In the beginning, fund managers didn’t worry about competition. In those happier times, the first big collective vehicles aimed at retail investors in the UK bought portfolios of 25 or so stocks, mostly with an income bias (the tastes of British investors have not changed), and typical managers did nothing but maintain the portfolio in “an administrative capacity,” says Nigel Morecraft in Towering Investors: The Origins of Asset Management from 1700 to 1960. They bought and they waited — mostly without much reference to what anyone else did. These professionals knew nothing of benchmarks. Their aim was to do better than inflation, cash or government bonds. Not so for the modern version, who is no longer allowed to think in absolutes or for the long haul. Instead, he must think only in terms of performance relative to one of the many indices to which his performance is benchmarked — over no more than five years.

That’s a terrible shame. That’s partly because relative performance is not what the average punter cares about: Our first hope is always that we not lose money, not that we lose less than a spreadsheet. It also puts the focus in the wrong place. If your main aim is not to do worse than an index (there are no bonuses in that!), something that tempts you to replicate much of the index in your portfolio, you will also find it hard to do better than that index. And sometimes you will find it harder than other times.
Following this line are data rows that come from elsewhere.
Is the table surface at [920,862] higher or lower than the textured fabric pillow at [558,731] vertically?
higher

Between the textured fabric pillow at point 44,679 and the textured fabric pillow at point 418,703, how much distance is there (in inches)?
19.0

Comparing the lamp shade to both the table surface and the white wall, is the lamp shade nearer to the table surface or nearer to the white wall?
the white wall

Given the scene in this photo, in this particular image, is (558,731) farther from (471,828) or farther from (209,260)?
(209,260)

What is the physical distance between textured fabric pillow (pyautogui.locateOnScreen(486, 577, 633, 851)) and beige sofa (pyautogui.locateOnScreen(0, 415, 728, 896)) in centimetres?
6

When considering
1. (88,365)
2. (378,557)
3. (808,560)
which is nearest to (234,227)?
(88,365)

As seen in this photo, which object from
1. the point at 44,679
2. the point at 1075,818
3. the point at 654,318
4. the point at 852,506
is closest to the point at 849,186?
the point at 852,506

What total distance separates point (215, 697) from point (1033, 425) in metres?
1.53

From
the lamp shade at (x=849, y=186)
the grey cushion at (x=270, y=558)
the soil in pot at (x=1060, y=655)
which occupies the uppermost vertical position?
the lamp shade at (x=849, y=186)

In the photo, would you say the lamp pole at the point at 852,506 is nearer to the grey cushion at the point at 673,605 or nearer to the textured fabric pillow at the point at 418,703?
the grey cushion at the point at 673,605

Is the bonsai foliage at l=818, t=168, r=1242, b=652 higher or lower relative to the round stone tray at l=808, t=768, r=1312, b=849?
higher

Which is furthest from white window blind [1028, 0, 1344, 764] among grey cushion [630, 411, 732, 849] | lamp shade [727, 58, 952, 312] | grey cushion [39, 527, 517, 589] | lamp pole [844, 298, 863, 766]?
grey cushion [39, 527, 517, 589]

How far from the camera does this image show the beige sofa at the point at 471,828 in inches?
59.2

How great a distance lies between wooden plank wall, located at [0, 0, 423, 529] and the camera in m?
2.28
Now is one of those times, thanks in large part to the extraordinary dominance of megacap stocks in global markets, in the US in particular. Over the past 12 months the Dow Jones Global Titans index (the biggest 50 companies in the world) is up about 35%. The MSCI World Index (which is market-cap weighted and so biased toward the Titans) is up 21%. The equal-weighted version of the world index is up about 14%.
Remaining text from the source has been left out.